In Uganda, Dr. Mwalimu Musheshe notices the symbiotic relationship between family collaboration, healthy soils and agricultural productivity. “Traditionally, agriculture was a family undertaking. Everyone in the household participated in farming the land. Now, as the children go to school, one or two adults are doing all the work to feed nine people. Naturally, they have to cut corners, at the expense of production and productivity. In the URDT Girls School and affiliated community schools, we teach children how to examine their home environment and apply sustainable, productive farming methods, sometimes going back to traditional seeds and farming techniques. Sharing and taking this knowledge home helps household structures change from dominance to partnership. Families collaborate again to attain food security, be healthy, and work together towards their family vision.”
EDUCATION IS KEY
The URDT calls this their two-generation approach to education, which is at the core of their teaching methodology. They equip young girls with the skills and knowledge to create a vision for a sustainable future and systematically work towards it.
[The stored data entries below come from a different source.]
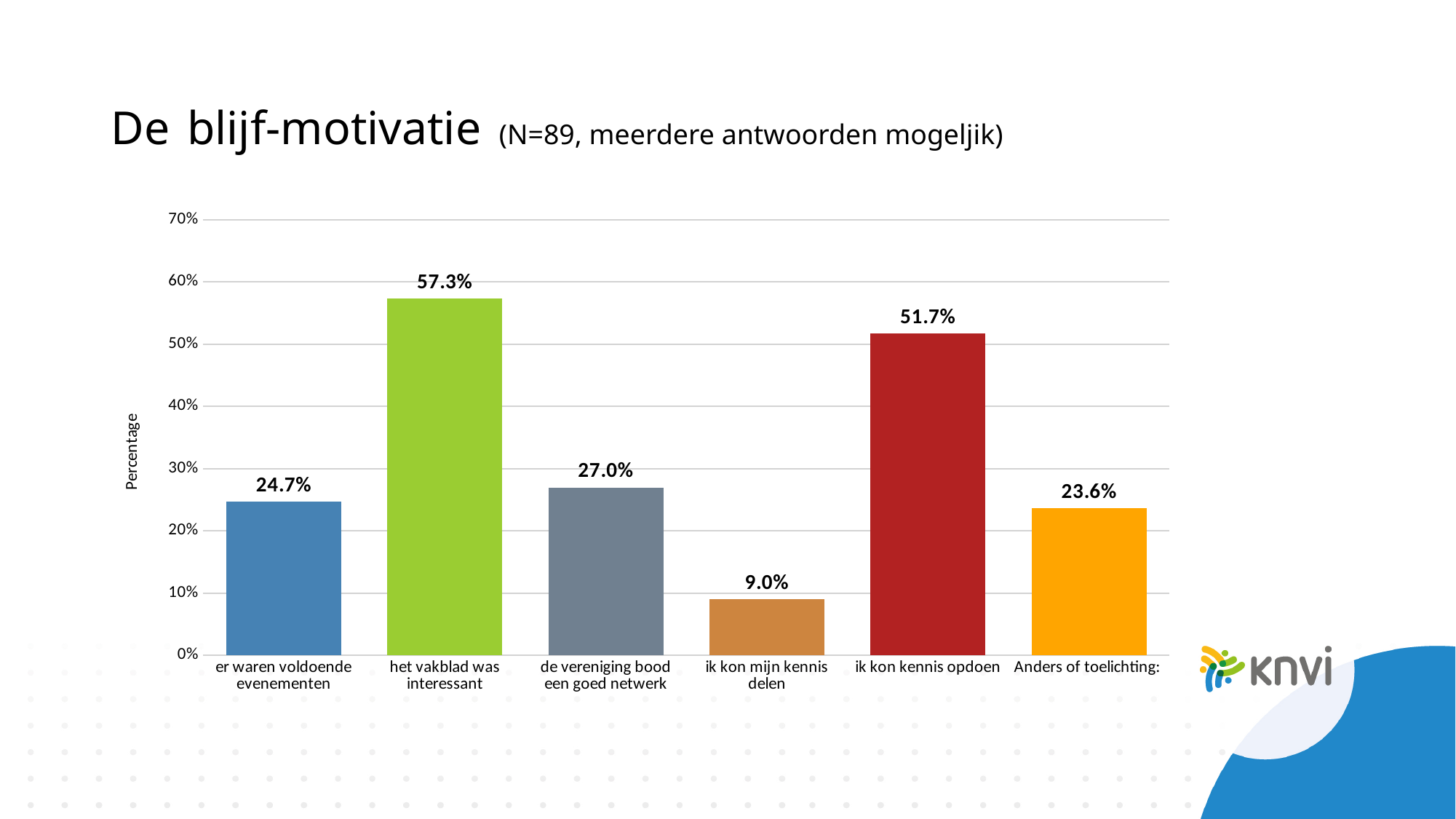
Which is larger: "er waren voldoende evenementen" or "de vereniging bood een goed netwerk"? de vereniging bood een goed netwerk What kind of chart is shown on the slide? bar chart What is the label of the vertical axis? Percentage What is the value for "het vakblad was interessant"? 57.3% What is the value for "Anders of toelichting:"? 23.6% What colour is the bar for "ik kon kennis opdoen"? red What is the value for "ik kon mijn kennis delen"? 9.0% Which category has the highest value? het vakblad was interessant How many categories are shown on the x axis? 6 Is the value for "ik kon kennis opdoen" greater or less than 50%? greater Which category has the lowest value? ik kon mijn kennis delen What is the difference between "het vakblad was interessant" and "ik kon kennis opdoen"? 5.6%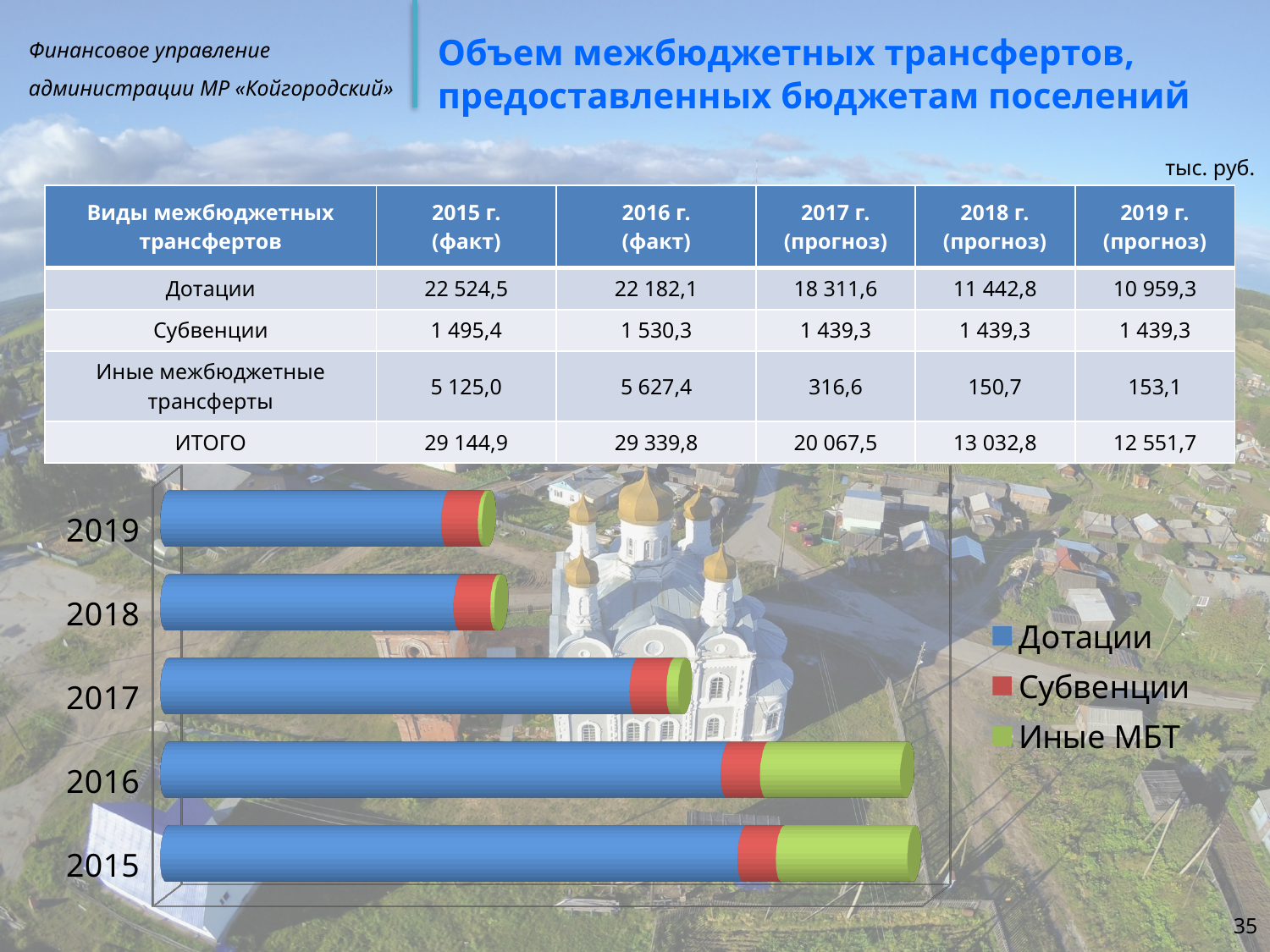
What is the difference between Субвенции in 2016 г. (факт) and 2015 г. (факт)? 34,9 What is the value of Дотации for 2017 г. (прогноз)? 18 311,6 Which year has the lowest total of interbudget transfers? 2019 What is the value of Иные межбюджетные трансферты for 2018 г. (прогноз)? 150,7 Do the total interbudget transfers rise or fall from 2016 to 2019? fall What colour represents Дотации in the bar chart? blue How many series does the chart legend list? 3 Which year has the larger total of interbudget transfers, 2017 or 2018? 2017 How many years are plotted in the bar chart? 5 What kind of chart is shown on the slide? bar chart What are the three entries in the chart legend? Дотации, Субвенции, Иные МБТ What is the total (ИТОГО) of interbudget transfers for 2016 г. (факт)? 29 339,8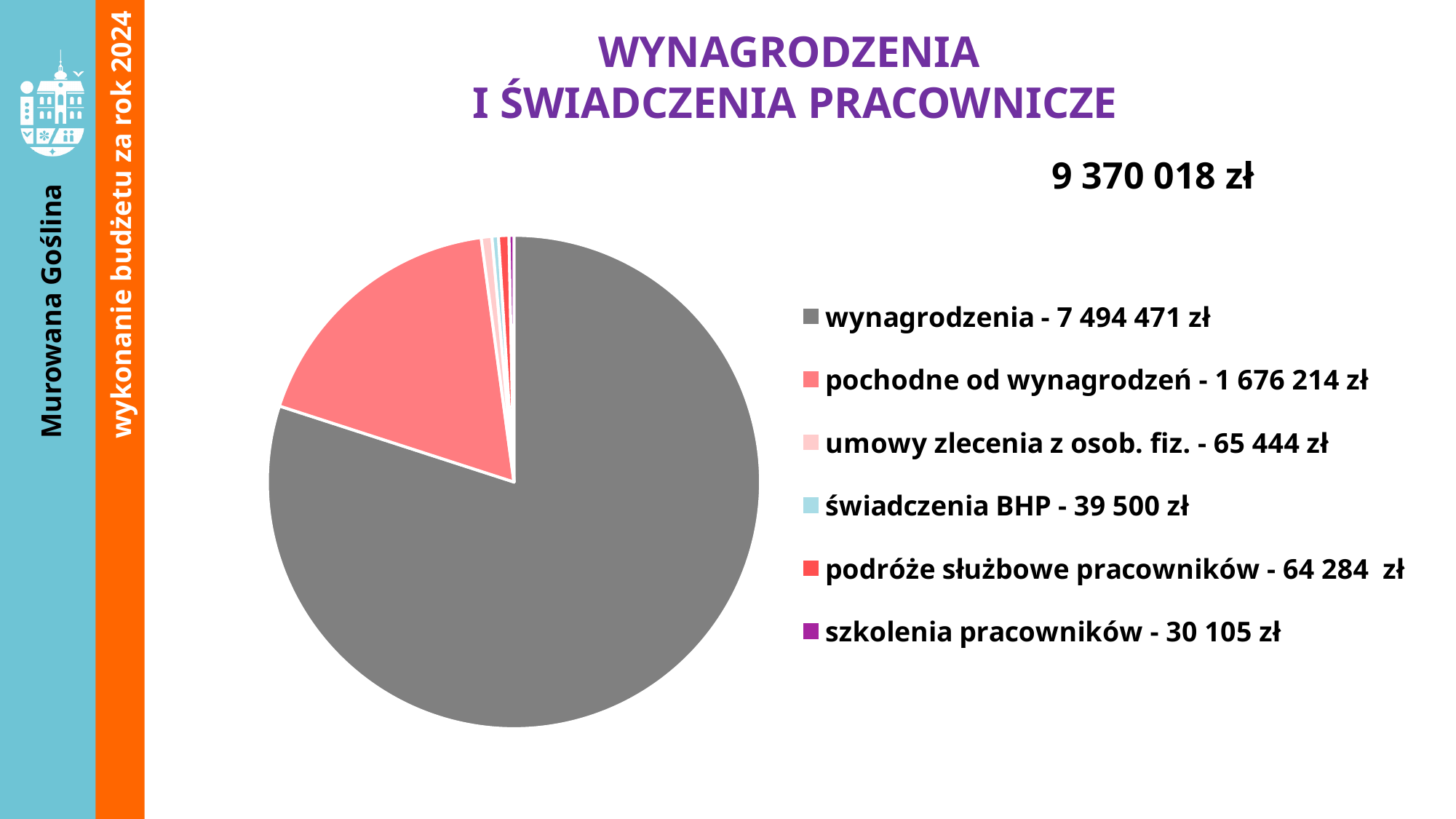
How many categories does the pie chart show? 6 Which category has the lowest value? szkolenia pracowników What is the value for świadczenia BHP? 39 500 zł What is the total amount shown for all categories? 9 370 018 zł What kind of chart is shown on the slide? pie chart What is the value for pochodne od wynagrodzeń? 1 676 214 zł What is the difference between świadczenia BHP and szkolenia pracowników? 9 395 zł Which is larger: umowy zlecenia z osob. fiz. or podróże służbowe pracowników? umowy zlecenia z osob. fiz. What is the difference between wynagrodzenia and pochodne od wynagrodzeń? 5 818 257 zł What is the value for szkolenia pracowników? 30 105 zł What is the value for wynagrodzenia? 7 494 471 zł Which category has the highest value? wynagrodzenia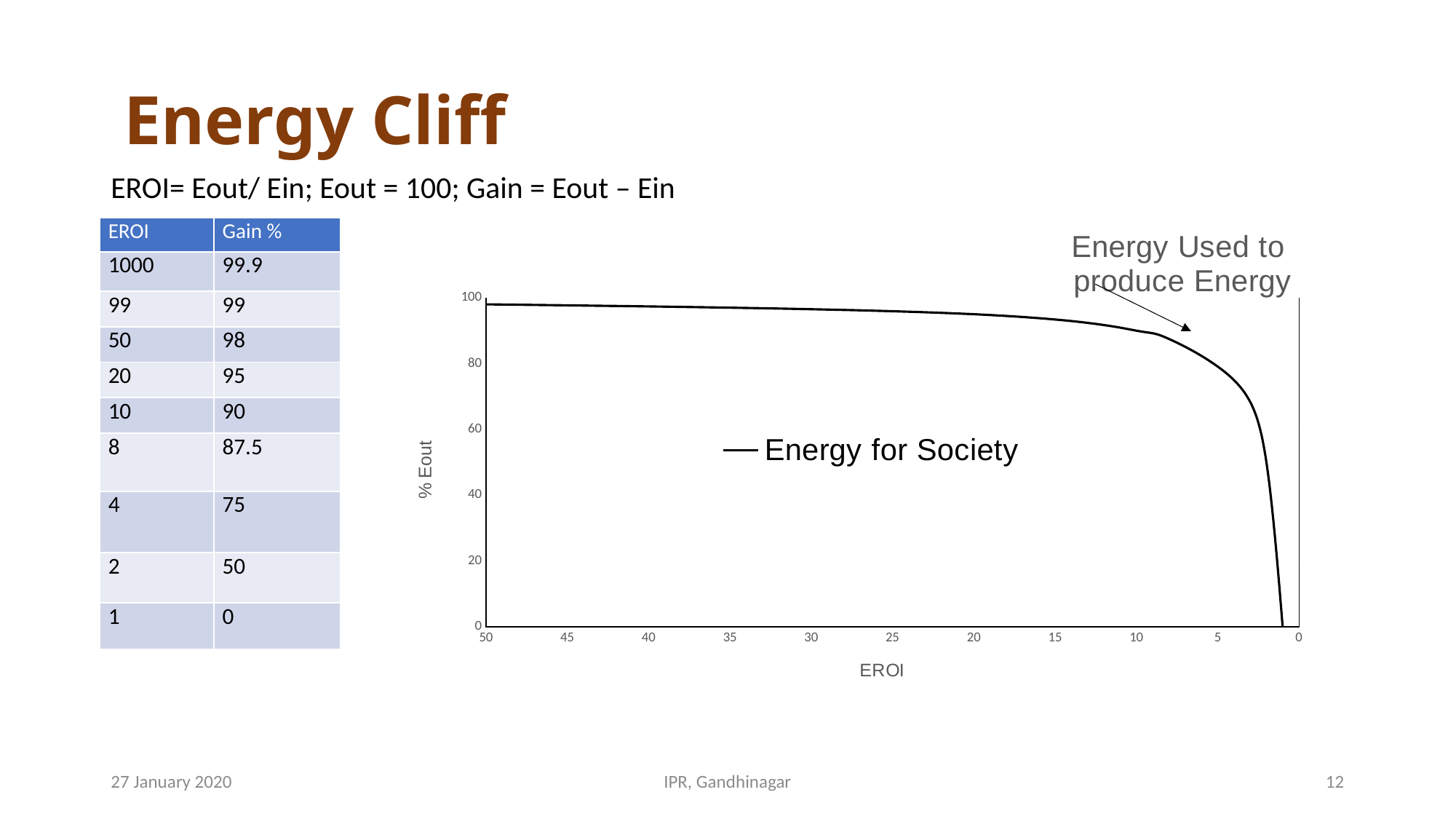
Moving from left to right along the x axis, does the Energy for Society line rise or fall? fall Is the value of Energy for Society at EROI 25 greater or less than 60? greater What is the name of the series shown in the chart's legend? Energy for Society Is the value of Energy for Society at EROI 10 greater or less than 80? greater What is the title of the chart's x axis? EROI Is the value of Energy for Society at EROI 50 greater or less than 80? greater How many series does the chart's legend list? 1 Which is larger, the value of Energy for Society at EROI 40 or at EROI 2? EROI 40 What kind of chart is shown on the slide? line chart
By involving the parents or guardians of the girl student in the education process, awareness about the benefits and implementation of regenerative farming methods spreads within households and communities. Dr. Musheshe feels a personal connection with the cause. “I think I understand why we call it mother earth. She is feeding us, she keeps us healthy and sustains us.”
One significant lesson Koen van Seijen learned from the interviewees for his podcast, is that there is a huge gap in knowledge and education concerning regenerative agriculture. “Agricultural universities are still just exploring organic farming, let alone [teaching] circular or conservation agriculture. Herenboeren permanently has vacancies for regenerative farmers. They even had to start their own in-house training programme. Especially because regenerative farmers require such a diverse range of skills, they are hard to find.”
When it comes to the Ecosystem Restoration Camps, education helps to spread awareness far beyond the borders of a local area. By attracting enthusiasts on a local and international level to come and dig in the dirt, take courses on-site, and reconnect with nature, people learn about the symbiotic relationship between humans and natural ecosystems. According to Pieter, it does not only influence the daily choices of the participants once they return to their homes. It also combats eco-anxiety by bringing a new sense of hope. “Soil is the foundation of our lives. Regenerative agriculture and ecosystem restoration offer us a future of abundance, a way out. It only took me 2,5 minutes to see the transformation video of John D. Liu, co-founder of ERC, to show what ecosystem restoration can do. I was left with this amazing feeling that us humans will be okay if we give our soils a chance.”